Solution: Async Processor Agent + Inference Gateway

This architecture integrates the Inference Gateway with Cloud Pub/Sub, where a Batch Processing Agent routes requests as "sheddable" traffic. This allows the system to utilize idle accelerator capacity, reducing fragmentation and costs.

Key Features:

  • Real-Time Traffic Support: Managed through Inference Gateway.
  • Persistent Messaging: Reliable handling via Pub/Sub.
  • Intelligent Retries: Configurable retry logic based on queue monitoring.
  • Strict Priority: Real-time requests take precedence over async traffic.
  • Tight Integration: Easy routing with a simple Pub/Sub topic setup.
1

Figure 1: High-level architecture for managing real-time and async inference traffic.

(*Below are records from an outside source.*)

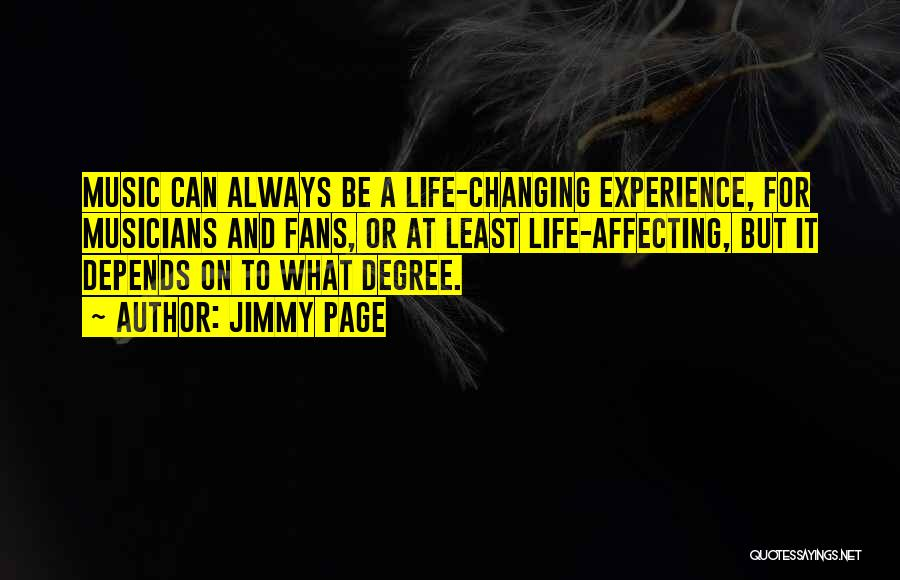 Life Changing Music Quotes By Jimmy Page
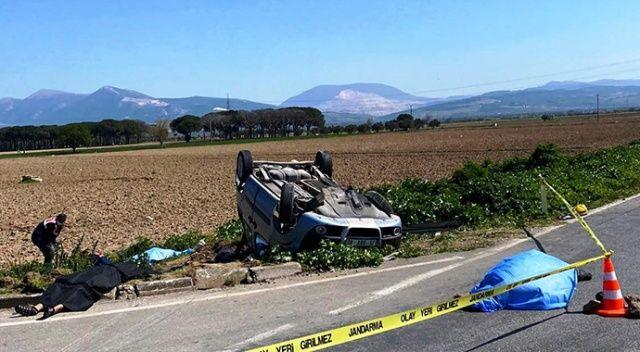 İzmir'de süt kamyonu ile hafif ticari araç çapıştı: 3 ölü, 4 ağır yaralı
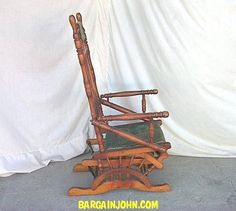 Antique Glider Rocker Chairs | ...  1915) U003e Victorian Antique Wooden Glider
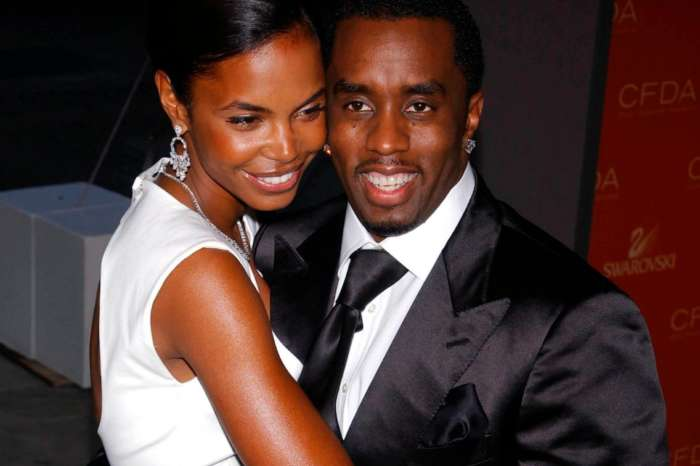 Diddy Pays Tribute To Kim Porter Once More - 'I Miss You'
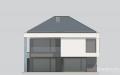 Фасад проекта LK&1136 - 3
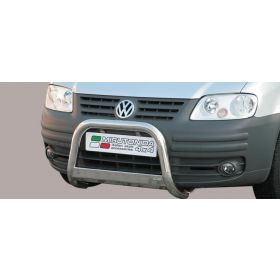 Pushbar Volkswagen Caddy/Touran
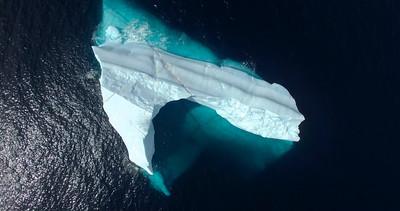 Bay Bulls iceberg drone-20160524-31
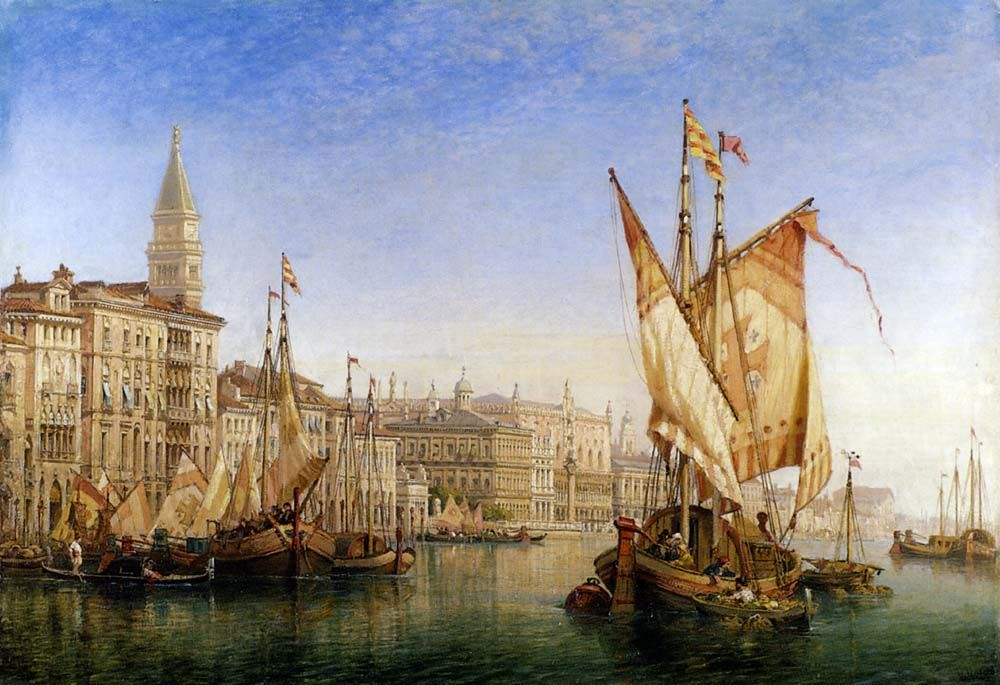 The Doges Palace From The Entrance To The Grand Canal by William Wilde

The request flow is as follows:

  1. Users submit real-time requests, prioritized by the Inference Gateway.
  2. Async requests can be published via a configured Pub/Sub Topic.
  3. The Async Processor reads from the queue based on capacity.
  4. Requests are routed through the Inference Gateway, utilizing shared accelerators.
  5. Responses are written to an output Topic for users to access.

This consolidation of workloads onto shared accelerators resolves the "cost vs. performance" dilemma, eliminating the need for separate, underutilized clusters and simplifying management.

Real-World Performance

While the theory of combining real-time and async workloads on shared infrastructure is compelling, practical performance is crucial. Initial analyses showed that during peak times, maintaining low-latency responses requires full capacity allocation for real-time traffic, while async tasks should wait for available resources.

Testing revealed that without the Async Processor, resource contention caused a 99% message drop for low-priority requests. However, with the Async Processor, all latency-tolerant requests were successfully processed during available cycles.

2

Figure 2: Improved utilization for combined real-time and batch traffic.

Next Steps

If you're interested in deploying both real-time and batch workloads on a unified infrastructure, refer to the Quickstart Guide for Async Inference with Inference Gateway. Contributions to the project are welcome through the OSS Project on GitHub. Future developments will focus on deadline-aware scheduling, enabling users to set flexible batch completion windows and further enhancing system efficiency.